If something keeps the cryptographic industry active, it is the activity of the exchangers. The cryptocurrency industry is currently supported by exchangers, which are supported because users, banks and financial entities look for exchangers with a good track record, liquidity and an easy cryptographic process.
The cryptographic activity also obtains a significant resonance in the flow of capital activity of the so-called institutional investors, who mobilize their capital through exchangers. This category of investors have a much higher checklist than the average person, since the latter explores the number of altcoins offered and the ease of exchange, while an investor explores options to place an investment in those that offer security, liquidity, development team and discounts on their transactions.
This is understandable for institutional investors, since exploring these options could give a difference of up to 100 million dollars in relation to a natural person.
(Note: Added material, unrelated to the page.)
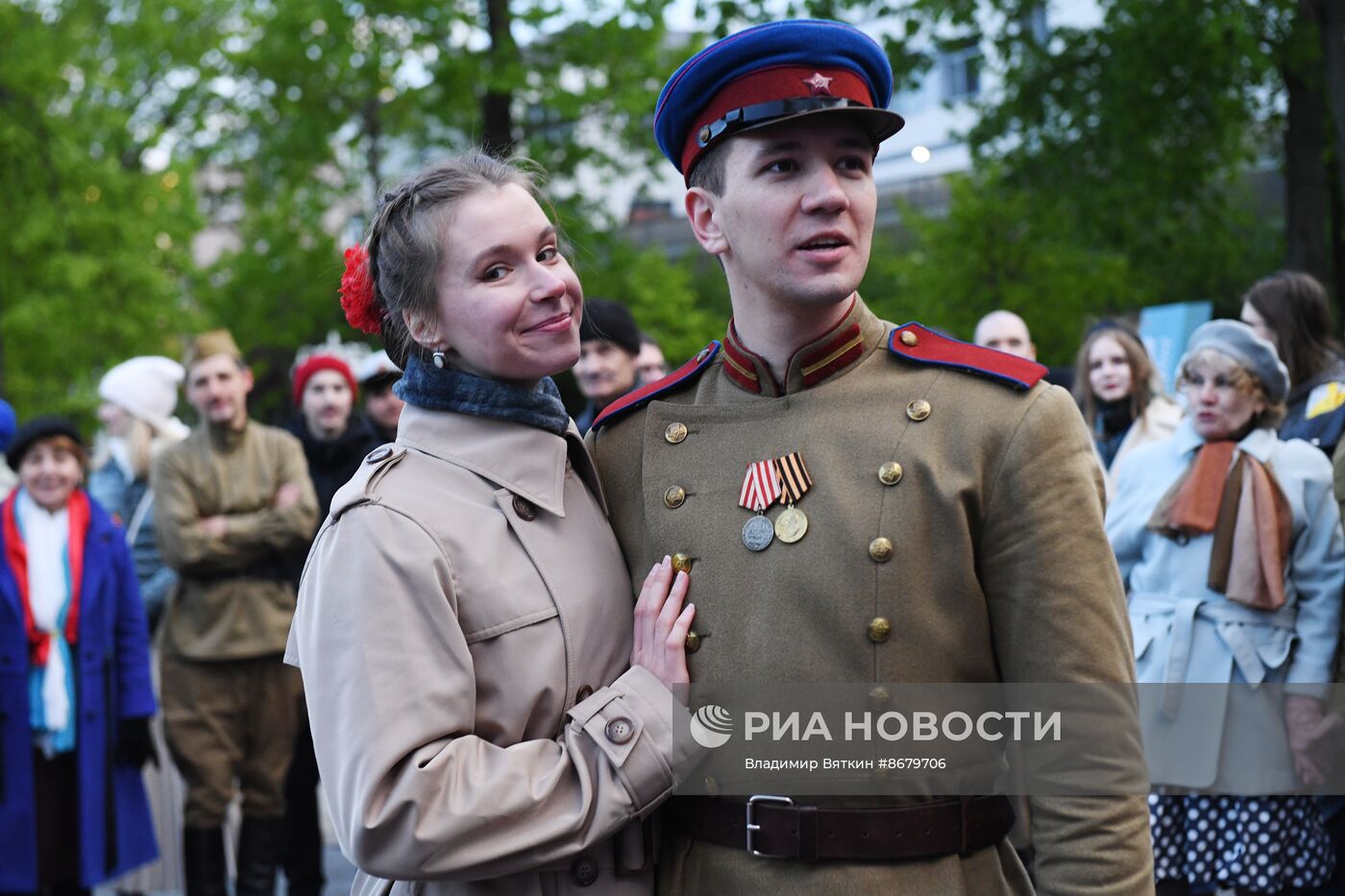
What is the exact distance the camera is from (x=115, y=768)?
6457mm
For this reason, in this article we will review three exchanges of the most used in cryptocurrency transactions at the level of institutional investors.
This powerful exchange is owned by Coinbase and is funded by Silicon Valley. Since 2016, it has been among the most widely used exchanges for cryptocurrency negotiations in the world. Its parent company, Coinbase, manages virtual assets of more than 9 billion dollars, making it the most important cryptocurrency business in the world today. It is currently associated with Trading Technologies (TT).
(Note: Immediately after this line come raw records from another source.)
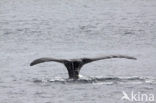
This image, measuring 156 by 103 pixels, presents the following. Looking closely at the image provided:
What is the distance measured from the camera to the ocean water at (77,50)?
32719 millimetres

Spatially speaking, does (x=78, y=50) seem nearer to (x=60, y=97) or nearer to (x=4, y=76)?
(x=4, y=76)

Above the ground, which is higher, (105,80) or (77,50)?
(105,80)

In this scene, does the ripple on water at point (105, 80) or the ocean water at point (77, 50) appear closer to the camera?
the ocean water at point (77, 50)

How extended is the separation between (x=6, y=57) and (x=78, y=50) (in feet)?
14.3

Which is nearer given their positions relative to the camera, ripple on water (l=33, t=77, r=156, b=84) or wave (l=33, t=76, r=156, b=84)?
ripple on water (l=33, t=77, r=156, b=84)

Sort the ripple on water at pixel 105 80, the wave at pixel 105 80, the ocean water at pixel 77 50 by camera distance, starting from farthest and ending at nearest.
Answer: the wave at pixel 105 80 < the ripple on water at pixel 105 80 < the ocean water at pixel 77 50

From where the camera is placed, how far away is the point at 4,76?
3634 centimetres

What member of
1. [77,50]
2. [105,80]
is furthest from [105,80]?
[77,50]

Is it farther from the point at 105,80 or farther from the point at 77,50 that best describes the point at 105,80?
the point at 77,50

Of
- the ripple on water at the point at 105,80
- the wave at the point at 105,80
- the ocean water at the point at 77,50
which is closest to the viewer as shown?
the ocean water at the point at 77,50

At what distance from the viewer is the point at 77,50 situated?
44812 millimetres

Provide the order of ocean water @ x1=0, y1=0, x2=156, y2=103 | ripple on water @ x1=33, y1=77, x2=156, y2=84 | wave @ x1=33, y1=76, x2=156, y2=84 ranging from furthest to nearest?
wave @ x1=33, y1=76, x2=156, y2=84 < ripple on water @ x1=33, y1=77, x2=156, y2=84 < ocean water @ x1=0, y1=0, x2=156, y2=103

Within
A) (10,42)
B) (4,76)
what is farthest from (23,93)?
(10,42)

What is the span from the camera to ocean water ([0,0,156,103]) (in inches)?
1288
The commission for transactions is 0.25%, a value that attracts many investors, but that does not excite much for being a centralized company, and that is a detail of the greatest importance in this business. Another point is that only 2% of investments remain in the market, leaving the other percentage in cold portfolios, which can be subject to piracy. Coupled with this, the cryptocurrency option is not very broad.
This exchange has a direct governmental connection, since it is subsidized by the Gibraltar stock exchange. Its objective is to become a platform chosen for ICOs. Users of this platform must comply with the AML / KYC controls and confers the possibility of having multi-signature portfolios. In addition, they offer the Token Rock (RKT), which is a digital currency with which the merchant pays less expensive fees, thus encouraging the activation of said exchange. It is known that soon will launch GSX Tokenized Securities Exchange, an independent subsidiary that will list security tokens exclusively.
3.- Gemini Exchange
It was created by the Winklevoss brothers in 2015. The exchanges are supported by institutional actors and offers different accounts for institutional investors.
The clients of this company have their money insured in FDIC (USA) insured up to 250 thousand dollars in case of hacks, but does not offer insurance with BTC or ETH. In addition, bank transfers are instantaneous.
The disadvantages are the centralized nature of Gemini, institutional investors can only make transactions of 10 thousand dollars per day and this does not work with countries like Europe, Japan, Australia, Russia and China.
In all cases, and this is a maximum security for all users and investors, operate with the exchanger with which they decide to operate at whatever level, it is always recommended that all cryptocurrencies be kept in personal hardware wallets and not be trust to a third party. Remember that cryptoactives are limited and their safety is a priority.